1909 All England Badminton Championships

Tournament details
- Dates: 3 March 1909– 6 March 1909
- Edition: 11th
- Venue: London Rifle Brigade Drill Hall
- Location: 130 Bunhill Row, Islington, London
- Official website: All England Championships

= 1909 All England Badminton Championships =

The 1909 All England Badminton Championships was a badminton tournament held at the London Rifle Brigade Drill Hall, Islington, London, England, from March 3 to March 6, 1909.
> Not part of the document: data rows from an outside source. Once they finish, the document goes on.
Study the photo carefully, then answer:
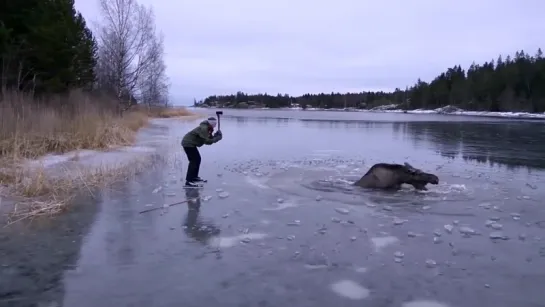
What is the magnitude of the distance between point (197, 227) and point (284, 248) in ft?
5.02

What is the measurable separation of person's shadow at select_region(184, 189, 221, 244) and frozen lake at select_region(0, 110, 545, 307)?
27 mm

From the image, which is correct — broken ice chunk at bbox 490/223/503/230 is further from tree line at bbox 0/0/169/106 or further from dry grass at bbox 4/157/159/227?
tree line at bbox 0/0/169/106

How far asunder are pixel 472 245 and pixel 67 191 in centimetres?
676

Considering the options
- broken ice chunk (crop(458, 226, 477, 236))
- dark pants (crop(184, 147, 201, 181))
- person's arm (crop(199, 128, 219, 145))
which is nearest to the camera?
broken ice chunk (crop(458, 226, 477, 236))

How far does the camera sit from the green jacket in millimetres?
10695

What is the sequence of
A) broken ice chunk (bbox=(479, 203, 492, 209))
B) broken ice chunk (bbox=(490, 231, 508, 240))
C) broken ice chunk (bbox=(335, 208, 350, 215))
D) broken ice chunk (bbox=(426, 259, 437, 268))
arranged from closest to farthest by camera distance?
broken ice chunk (bbox=(426, 259, 437, 268)) < broken ice chunk (bbox=(490, 231, 508, 240)) < broken ice chunk (bbox=(335, 208, 350, 215)) < broken ice chunk (bbox=(479, 203, 492, 209))

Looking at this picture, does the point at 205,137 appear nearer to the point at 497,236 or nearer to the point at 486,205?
the point at 486,205

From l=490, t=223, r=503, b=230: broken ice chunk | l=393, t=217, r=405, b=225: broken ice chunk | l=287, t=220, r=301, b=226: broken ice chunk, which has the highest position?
l=287, t=220, r=301, b=226: broken ice chunk

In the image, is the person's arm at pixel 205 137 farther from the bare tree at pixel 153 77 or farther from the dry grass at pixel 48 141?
the bare tree at pixel 153 77

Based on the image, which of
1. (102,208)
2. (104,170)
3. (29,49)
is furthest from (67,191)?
(29,49)

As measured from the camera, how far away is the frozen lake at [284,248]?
4.58 m

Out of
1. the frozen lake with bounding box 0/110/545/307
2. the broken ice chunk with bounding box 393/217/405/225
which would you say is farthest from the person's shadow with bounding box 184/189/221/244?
the broken ice chunk with bounding box 393/217/405/225

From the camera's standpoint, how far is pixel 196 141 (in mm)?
10867

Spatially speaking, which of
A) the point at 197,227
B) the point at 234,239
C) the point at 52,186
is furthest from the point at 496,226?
the point at 52,186
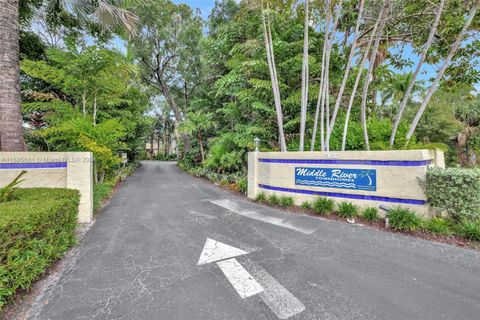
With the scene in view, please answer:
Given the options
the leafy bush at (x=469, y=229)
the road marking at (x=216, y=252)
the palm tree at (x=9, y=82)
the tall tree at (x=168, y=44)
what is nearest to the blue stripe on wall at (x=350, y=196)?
the leafy bush at (x=469, y=229)

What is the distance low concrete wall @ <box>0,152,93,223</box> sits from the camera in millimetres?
4168

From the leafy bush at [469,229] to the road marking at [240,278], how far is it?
12.6ft

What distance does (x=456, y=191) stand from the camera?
3566 millimetres

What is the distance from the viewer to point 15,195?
3250 millimetres

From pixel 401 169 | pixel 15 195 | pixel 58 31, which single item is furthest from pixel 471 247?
Result: pixel 58 31

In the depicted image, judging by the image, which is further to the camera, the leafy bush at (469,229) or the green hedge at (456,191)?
the green hedge at (456,191)

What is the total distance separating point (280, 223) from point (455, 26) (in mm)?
6903

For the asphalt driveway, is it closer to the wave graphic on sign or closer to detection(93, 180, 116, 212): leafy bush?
the wave graphic on sign

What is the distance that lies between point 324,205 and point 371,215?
98 centimetres

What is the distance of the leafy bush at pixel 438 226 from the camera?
11.8ft

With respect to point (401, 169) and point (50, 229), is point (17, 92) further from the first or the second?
point (401, 169)

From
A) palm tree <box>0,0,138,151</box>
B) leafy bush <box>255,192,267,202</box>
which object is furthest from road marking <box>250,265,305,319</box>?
palm tree <box>0,0,138,151</box>

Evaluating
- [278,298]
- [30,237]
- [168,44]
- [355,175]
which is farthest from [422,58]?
[168,44]

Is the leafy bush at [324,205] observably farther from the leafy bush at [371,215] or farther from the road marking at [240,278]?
the road marking at [240,278]
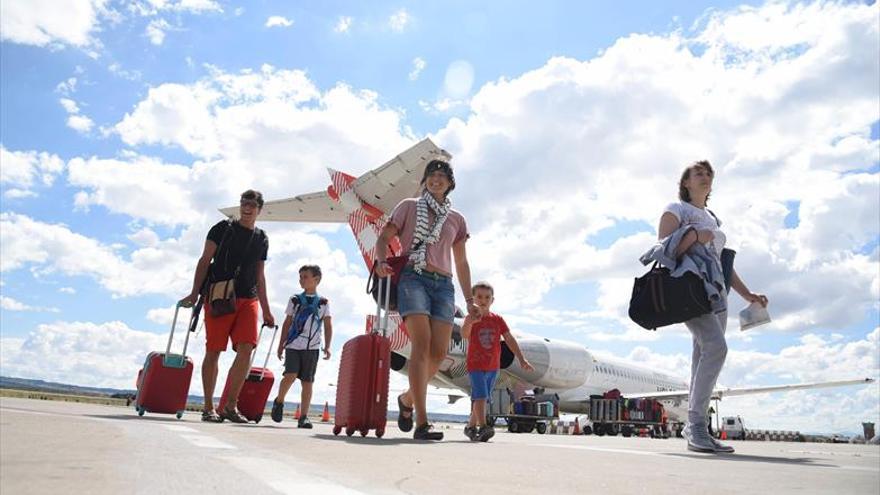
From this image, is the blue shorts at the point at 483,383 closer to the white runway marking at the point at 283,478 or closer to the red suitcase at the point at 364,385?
the red suitcase at the point at 364,385

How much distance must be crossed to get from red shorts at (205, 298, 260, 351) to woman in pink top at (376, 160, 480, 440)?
1848 mm

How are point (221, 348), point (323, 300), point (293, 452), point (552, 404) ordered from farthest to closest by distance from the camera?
1. point (552, 404)
2. point (323, 300)
3. point (221, 348)
4. point (293, 452)

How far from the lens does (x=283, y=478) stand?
5.09 feet

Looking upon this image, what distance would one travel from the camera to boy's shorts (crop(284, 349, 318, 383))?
712 cm

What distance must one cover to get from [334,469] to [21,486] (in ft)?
2.92

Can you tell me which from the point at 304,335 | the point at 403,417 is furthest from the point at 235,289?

Meriel Lucas won a fifth Championship women's singles title and a ninth women's doubles title to take her total to 15 Championship titles. Frank Chesterton won the men's singles and doubles.

==Final results==

| Category | Winners | Runners-up | Score |
|---|---|---|---|
| Men's singles | ENG Frank Chesterton | ENG Henry Marrett | 15-8 8-15 15-10 |
| Women's singles | ENG Meriel Lucas | ENG Lavinia Radeglia | 11-3 11-5 |
| Men's doubles | ENG Frank Chesterton & Albert Prebble | ENG Sir George Thomas & Henry Marrett | 15-6 3-15 15-7 |
| Women's doubles | ENG Meriel Lucas & G. L. Murray | ENG Alice Gowenlock & Dorothy Cundall | 15-3 9-15 15-6 |
| Mixed doubles | ENG Albert Prebble & Dora Boothby | ENG Frank Chesterton & Meriel Lucas | 15-9 18-17 |

==Men's singles==
There was only one first round match between G. T. Crombie & S. Ziffo in which Crombie received a walkover.

==Women's singles==
The first round consisted of just one match in which Lavinia Radeglia defeated Alice Gowenlock 11-9 13-12

==Mixed doubles==
The first round consisted of just one match in which Edward Hawthorn & C. K. Petersen defeated W. D. Bayne & Miss Radley 15-7, 15-13.